Muros de más de cuatro metros de altura enmarcan su estudio. Hay caballetes, lienzos, trípodes, luces, espejos... Y pinceles, pinceles de todos los tamaños que se asoman desde su mesa de trabajo. Manzur se siente cómodo en su espacio natural. Le faltan unos diez cuadros más para completar la serie. “Mientras uno descubra cosas, hay algo vital que te va llevando. Nunca hay nada perfecto ni completo. Me doy cuenta de que acabo porque voy agotando todas las posibilidades en materia de efectos visuales”.

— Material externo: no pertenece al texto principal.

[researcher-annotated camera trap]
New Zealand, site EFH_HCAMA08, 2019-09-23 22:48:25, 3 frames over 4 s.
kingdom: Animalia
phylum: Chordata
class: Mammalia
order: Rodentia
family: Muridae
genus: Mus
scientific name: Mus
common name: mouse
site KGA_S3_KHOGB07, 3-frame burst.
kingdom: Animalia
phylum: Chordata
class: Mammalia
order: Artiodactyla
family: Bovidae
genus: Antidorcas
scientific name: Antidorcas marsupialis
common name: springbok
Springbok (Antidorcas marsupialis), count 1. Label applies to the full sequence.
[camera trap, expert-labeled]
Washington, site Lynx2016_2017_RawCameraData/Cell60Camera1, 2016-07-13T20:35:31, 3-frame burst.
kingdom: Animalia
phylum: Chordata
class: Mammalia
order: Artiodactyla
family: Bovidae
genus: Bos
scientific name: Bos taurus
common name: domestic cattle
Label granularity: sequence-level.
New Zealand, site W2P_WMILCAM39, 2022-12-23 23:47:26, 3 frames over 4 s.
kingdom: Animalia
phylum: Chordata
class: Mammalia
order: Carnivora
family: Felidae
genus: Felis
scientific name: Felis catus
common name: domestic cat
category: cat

Luego de Ciudades oxidadas, con la que recorrerá las galerías de otras capitales del mundo, no sabe hacia dónde enfocará sus ímpetus. De lo que sí está seguro es de que no se quedará quieto porque es demasiado sensible a lo que lo rodea: “Vivimos en un mundo inteligente que destruye la vida y la inocencia del planeta”, dice. Y en ocasiones también le ocurre que se deja arrastrar por la fuerza de sus cuadros. “A veces cuando estoy metido en esos universos siento que me desubico”, dice, como si de repente quedara inmerso en esas dimensiones paralelas de su arte, ese surrealismo sui generis –como ha sido catalogado por algunos críticos– que aparece como un torrente de lugares oscuros y desolados, recordando la vida que existía y que se perdió.
“Vivimos en un mundo inteligente que destruye la vida y la inocencia del planeta”.
El maestro prefiere esconderse entre sus cuadros. “Lo realmente importante es la obra”.
Todavía le faltan unos diez cuadros más para completar la serie Ciudades oxidadas.